Grant Halverson/Getty Images

What's next for Panthers QB Cam Newton?

A Cam Newton exit from Charlotte appears imminent. Now on injured reserve, Newton has not been the same since his transcendent 2015 slate and has spent most of the late 2010s battling two significant injuries.

The former MVP's dual-threat game led to more hits than his peers absorbed over the past eight-plus seasons he's been in the NFL, and the Panthers cutting bait on the top investment in franchise history would save them $19.1 million. Thus, a divorce seems logical on the surface given Cam's recent history.

Questions about Newton’s durability surfaced after shoulder trouble first intervened nearly three years ago. Judging by the results since Super Bowl 50, the once-elite weapon recapturing his 2015 dominance can be safely ruled out. After a Lisfranc issue, Newton merely returning to his early-2018 form cannot be assumed. 

These factors aside, this should not be an easy decision. How the Panthers proceed will be one of the pivotal points on the franchise’s 25-year timeline. Newton is by far the most important player in team history, and a case still exists for the Panthers to retain their 30-year-old passer in 2020.

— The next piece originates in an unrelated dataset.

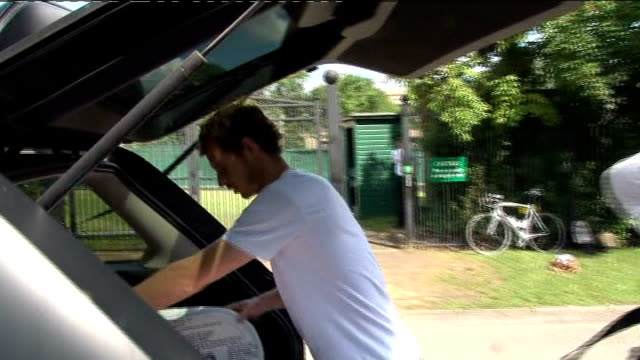 day nine Men's quarterfinals day various arrivals at All England Club Andy Murray arriving in car at tennis club Murray out from car and along to...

The Panthers' 2-14 2010 season, which came after seven-year starter Jake Delhomme's release, moved them into position to land one of the most unique talents in the history of the quarterback position. This season’s team is still competing for a playoff berth. It is ill-equipped to acquire a new prospect, and unless Panthers brass believes Kyle Allen is a long-term option, trading or releasing Newton would thrust the franchise into quarterback purgatory.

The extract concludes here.